**Task description**
In every caption of the listing, change "Hoodie" to "Sweatshirt" and give back all the lines with nothing else altered. Leave the pictures out of your answer.

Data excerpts

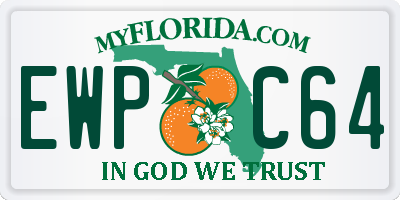 FL license plate EWPC64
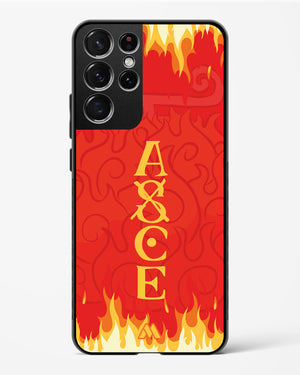 Blaze of Ace Glass Case Phone Cover (Samsung)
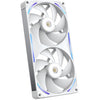 Nzxt performance fan f280x rgb case fans (wit, 2 stuks, 280 x 140 x 30 mm, pwm)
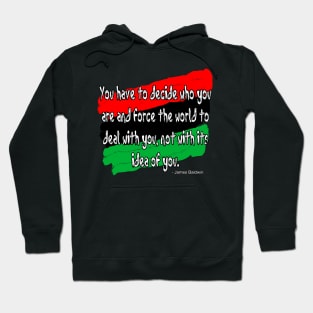 Black History Quote Who Are You Hoodie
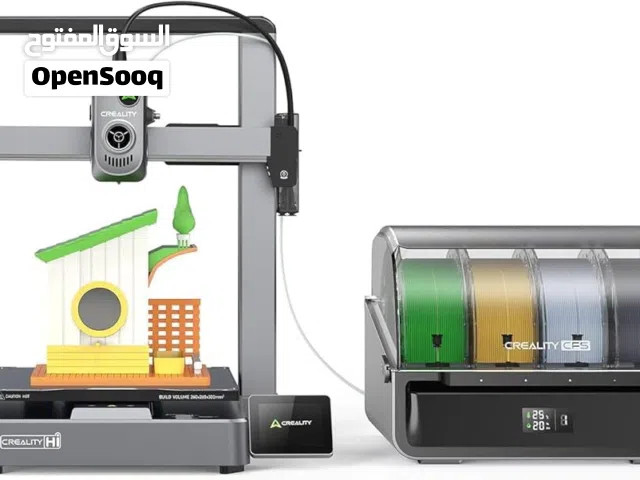 طابعة creality hi combo 3d printer مع خلاط الالون cfs جديدة بالكرتون لم يفتح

**Result of the exercise**
 FL license plate EWPC64
 Blaze of Ace Glass Case Phone Cover (Samsung)
 Nzxt performance fan f280x rgb case fans (wit, 2 stuks, 280 x 140 x 30 mm, pwm)
 Black History Quote Who Are You Sweatshirt
 طابعة creality hi combo 3d printer مع خلاط الالون cfs جديدة بالكرتون لم يفتح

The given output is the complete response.